- **Records for processing**
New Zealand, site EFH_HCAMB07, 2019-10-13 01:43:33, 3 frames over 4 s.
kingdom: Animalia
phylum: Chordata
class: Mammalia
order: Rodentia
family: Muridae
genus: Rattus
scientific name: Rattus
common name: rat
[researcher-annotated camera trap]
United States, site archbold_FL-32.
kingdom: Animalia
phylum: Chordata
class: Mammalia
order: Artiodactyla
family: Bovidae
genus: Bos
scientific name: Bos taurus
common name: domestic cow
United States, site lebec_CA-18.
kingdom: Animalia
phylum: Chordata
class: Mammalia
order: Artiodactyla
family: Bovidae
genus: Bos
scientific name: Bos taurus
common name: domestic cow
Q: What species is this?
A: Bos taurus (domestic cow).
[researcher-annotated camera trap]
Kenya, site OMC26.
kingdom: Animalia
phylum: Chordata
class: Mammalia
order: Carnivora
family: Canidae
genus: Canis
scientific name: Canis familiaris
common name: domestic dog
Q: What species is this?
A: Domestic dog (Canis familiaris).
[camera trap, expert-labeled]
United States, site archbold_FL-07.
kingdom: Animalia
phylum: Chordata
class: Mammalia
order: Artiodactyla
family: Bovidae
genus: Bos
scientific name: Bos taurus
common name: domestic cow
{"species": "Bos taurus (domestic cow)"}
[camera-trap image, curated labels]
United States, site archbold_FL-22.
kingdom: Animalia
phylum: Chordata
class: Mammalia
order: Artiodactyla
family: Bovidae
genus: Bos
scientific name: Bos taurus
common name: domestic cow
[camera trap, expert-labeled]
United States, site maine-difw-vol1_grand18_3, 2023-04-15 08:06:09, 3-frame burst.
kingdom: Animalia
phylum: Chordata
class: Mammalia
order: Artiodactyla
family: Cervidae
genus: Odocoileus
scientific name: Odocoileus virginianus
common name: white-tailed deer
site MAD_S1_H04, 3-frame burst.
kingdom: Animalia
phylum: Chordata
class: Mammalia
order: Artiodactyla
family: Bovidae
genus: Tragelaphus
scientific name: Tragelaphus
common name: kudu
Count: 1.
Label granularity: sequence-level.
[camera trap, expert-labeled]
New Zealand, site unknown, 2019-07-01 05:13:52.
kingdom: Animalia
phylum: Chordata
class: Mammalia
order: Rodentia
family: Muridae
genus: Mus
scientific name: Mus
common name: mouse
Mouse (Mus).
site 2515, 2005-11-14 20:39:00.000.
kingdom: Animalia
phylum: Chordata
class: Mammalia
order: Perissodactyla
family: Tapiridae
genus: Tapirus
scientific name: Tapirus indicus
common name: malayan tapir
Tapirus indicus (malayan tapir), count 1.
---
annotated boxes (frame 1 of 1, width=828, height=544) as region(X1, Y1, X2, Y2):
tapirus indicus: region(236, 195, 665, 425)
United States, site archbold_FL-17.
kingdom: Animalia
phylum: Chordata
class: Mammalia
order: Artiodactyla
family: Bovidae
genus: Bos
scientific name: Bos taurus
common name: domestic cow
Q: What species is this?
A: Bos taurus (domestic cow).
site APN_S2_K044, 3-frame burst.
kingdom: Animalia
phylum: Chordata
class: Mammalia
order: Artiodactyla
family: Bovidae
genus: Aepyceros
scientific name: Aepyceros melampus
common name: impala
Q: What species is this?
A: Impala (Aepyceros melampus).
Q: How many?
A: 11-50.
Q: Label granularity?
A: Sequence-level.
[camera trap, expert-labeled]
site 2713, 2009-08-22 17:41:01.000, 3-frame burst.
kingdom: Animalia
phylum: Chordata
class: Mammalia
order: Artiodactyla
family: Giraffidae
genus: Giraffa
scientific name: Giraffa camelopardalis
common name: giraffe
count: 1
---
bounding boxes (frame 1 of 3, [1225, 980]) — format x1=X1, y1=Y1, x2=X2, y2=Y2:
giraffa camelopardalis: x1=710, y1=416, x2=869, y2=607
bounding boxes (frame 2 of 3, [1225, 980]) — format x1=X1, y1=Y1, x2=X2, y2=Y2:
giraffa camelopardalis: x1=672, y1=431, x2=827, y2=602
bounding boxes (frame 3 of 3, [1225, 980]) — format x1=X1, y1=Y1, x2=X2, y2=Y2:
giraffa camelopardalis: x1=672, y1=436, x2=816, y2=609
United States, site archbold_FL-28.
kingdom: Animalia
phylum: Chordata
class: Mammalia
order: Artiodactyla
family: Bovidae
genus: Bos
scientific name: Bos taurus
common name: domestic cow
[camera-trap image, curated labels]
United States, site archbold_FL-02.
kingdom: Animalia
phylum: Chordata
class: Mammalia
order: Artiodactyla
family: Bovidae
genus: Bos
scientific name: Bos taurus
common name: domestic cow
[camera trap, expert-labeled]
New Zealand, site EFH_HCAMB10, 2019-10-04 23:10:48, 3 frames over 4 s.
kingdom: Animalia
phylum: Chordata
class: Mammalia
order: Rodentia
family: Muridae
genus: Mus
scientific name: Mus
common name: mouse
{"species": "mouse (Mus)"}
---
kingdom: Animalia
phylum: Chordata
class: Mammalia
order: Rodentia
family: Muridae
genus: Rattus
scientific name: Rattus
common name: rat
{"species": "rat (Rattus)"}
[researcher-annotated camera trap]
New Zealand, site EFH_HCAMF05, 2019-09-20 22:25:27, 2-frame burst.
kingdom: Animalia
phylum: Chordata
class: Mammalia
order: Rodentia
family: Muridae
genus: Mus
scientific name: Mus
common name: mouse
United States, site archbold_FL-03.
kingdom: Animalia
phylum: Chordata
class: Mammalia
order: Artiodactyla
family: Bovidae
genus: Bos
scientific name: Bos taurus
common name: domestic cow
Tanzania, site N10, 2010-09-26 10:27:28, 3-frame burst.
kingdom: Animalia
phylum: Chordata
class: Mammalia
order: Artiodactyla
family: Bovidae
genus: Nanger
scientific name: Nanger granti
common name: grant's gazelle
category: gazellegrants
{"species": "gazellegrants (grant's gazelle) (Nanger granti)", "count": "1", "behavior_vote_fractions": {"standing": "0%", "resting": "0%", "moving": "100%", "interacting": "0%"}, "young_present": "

- **Aim of the exercise**
Retype the listing above in full, exactly as it stands.

- **Exercise output**
New Zealand, site EFH_HCAMB07, 2019-10-13 01:43:33, 3 frames over 4 s.
kingdom: Animalia
phylum: Chordata
class: Mammalia
order: Rodentia
family: Muridae
genus: Rattus
scientific name: Rattus
common name: rat
[researcher-annotated camera trap]
United States, site archbold_FL-32.
kingdom: Animalia
phylum: Chordata
class: Mammalia
order: Artiodactyla
family: Bovidae
genus: Bos
scientific name: Bos taurus
common name: domestic cow
United States, site lebec_CA-18.
kingdom: Animalia
phylum: Chordata
class: Mammalia
order: Artiodactyla
family: Bovidae
genus: Bos
scientific name: Bos taurus
common name: domestic cow
Q: What species is this?
A: Bos taurus (domestic cow).
[researcher-annotated camera trap]
Kenya, site OMC26.
kingdom: Animalia
phylum: Chordata
class: Mammalia
order: Carnivora
family: Canidae
genus: Canis
scientific name: Canis familiaris
common name: domestic dog
Q: What species is this?
A: Domestic dog (Canis familiaris).
[camera trap, expert-labeled]
United States, site archbold_FL-07.
kingdom: Animalia
phylum: Chordata
class: Mammalia
order: Artiodactyla
family: Bovidae
genus: Bos
scientific name: Bos taurus
common name: domestic cow
{"species": "Bos taurus (domestic cow)"}
[camera-trap image, curated labels]
United States, site archbold_FL-22.
kingdom: Animalia
phylum: Chordata
class: Mammalia
order: Artiodactyla
family: Bovidae
genus: Bos
scientific name: Bos taurus
common name: domestic cow
[camera trap, expert-labeled]
United States, site maine-difw-vol1_grand18_3, 2023-04-15 08:06:09, 3-frame burst.
kingdom: Animalia
phylum: Chordata
class: Mammalia
order: Artiodactyla
family: Cervidae
genus: Odocoileus
scientific name: Odocoileus virginianus
common name: white-tailed deer
site MAD_S1_H04, 3-frame burst.
kingdom: Animalia
phylum: Chordata
class: Mammalia
order: Artiodactyla
family: Bovidae
genus: Tragelaphus
scientific name: Tragelaphus
common name: kudu
Count: 1.
Label granularity: sequence-level.
[camera trap, expert-labeled]
New Zealand, site unknown, 2019-07-01 05:13:52.
kingdom: Animalia
phylum: Chordata
class: Mammalia
order: Rodentia
family: Muridae
genus: Mus
scientific name: Mus
common name: mouse
Mouse (Mus).
site 2515, 2005-11-14 20:39:00.000.
kingdom: Animalia
phylum: Chordata
class: Mammalia
order: Perissodactyla
family: Tapiridae
genus: Tapirus
scientific name: Tapirus indicus
common name: malayan tapir
Tapirus indicus (malayan tapir), count 1.
---
annotated boxes (frame 1 of 1, width=828, height=544) as region(X1, Y1, X2, Y2):
tapirus indicus: region(236, 195, 665, 425)
United States, site archbold_FL-17.
kingdom: Animalia
phylum: Chordata
class: Mammalia
order: Artiodactyla
family: Bovidae
genus: Bos
scientific name: Bos taurus
common name: domestic cow
Q: What species is this?
A: Bos taurus (domestic cow).
site APN_S2_K044, 3-frame burst.
kingdom: Animalia
phylum: Chordata
class: Mammalia
order: Artiodactyla
family: Bovidae
genus: Aepyceros
scientific name: Aepyceros melampus
common name: impala
Q: What species is this?
A: Impala (Aepyceros melampus).
Q: How many?
A: 11-50.
Q: Label granularity?
A: Sequence-level.
[camera trap, expert-labeled]
site 2713, 2009-08-22 17:41:01.000, 3-frame burst.
kingdom: Animalia
phylum: Chordata
class: Mammalia
order: Artiodactyla
family: Giraffidae
genus: Giraffa
scientific name: Giraffa camelopardalis
common name: giraffe
count: 1
---
bounding boxes (frame 1 of 3, [1225, 980]) — format x1=X1, y1=Y1, x2=X2, y2=Y2:
giraffa camelopardalis: x1=710, y1=416, x2=869, y2=607
bounding boxes (frame 2 of 3, [1225, 980]) — format x1=X1, y1=Y1, x2=X2, y2=Y2:
giraffa camelopardalis: x1=672, y1=431, x2=827, y2=602
bounding boxes (frame 3 of 3, [1225, 980]) — format x1=X1, y1=Y1, x2=X2, y2=Y2:
giraffa camelopardalis: x1=672, y1=436, x2=816, y2=609
United States, site archbold_FL-28.
kingdom: Animalia
phylum: Chordata
class: Mammalia
order: Artiodactyla
family: Bovidae
genus: Bos
scientific name: Bos taurus
common name: domestic cow
[camera-trap image, curated labels]
United States, site archbold_FL-02.
kingdom: Animalia
phylum: Chordata
class: Mammalia
order: Artiodactyla
family: Bovidae
genus: Bos
scientific name: Bos taurus
common name: domestic cow
[camera trap, expert-labeled]
New Zealand, site EFH_HCAMB10, 2019-10-04 23:10:48, 3 frames over 4 s.
kingdom: Animalia
phylum: Chordata
class: Mammalia
order: Rodentia
family: Muridae
genus: Mus
scientific name: Mus
common name: mouse
{"species": "mouse (Mus)"}
---
kingdom: Animalia
phylum: Chordata
class: Mammalia
order: Rodentia
family: Muridae
genus: Rattus
scientific name: Rattus
common name: rat
{"species": "rat (Rattus)"}
[researcher-annotated camera trap]
New Zealand, site EFH_HCAMF05, 2019-09-20 22:25:27, 2-frame burst.
kingdom: Animalia
phylum: Chordata
class: Mammalia
order: Rodentia
family: Muridae
genus: Mus
scientific name: Mus
common name: mouse
United States, site archbold_FL-03.
kingdom: Animalia
phylum: Chordata
class: Mammalia
order: Artiodactyla
family: Bovidae
genus: Bos
scientific name: Bos taurus
common name: domestic cow
Tanzania, site N10, 2010-09-26 10:27:28, 3-frame burst.
kingdom: Animalia
phylum: Chordata
class: Mammalia
order: Artiodactyla
family: Bovidae
genus: Nanger
scientific name: Nanger granti
common name: grant's gazelle
category: gazellegrants
{"species": "gazellegrants (grant's gazelle) (Nanger granti)", "count": "1", "behavior_vote_fractions": {"standing": "0%", "resting": "0%", "moving": "100%", "interacting": "0%"}, "young_present": "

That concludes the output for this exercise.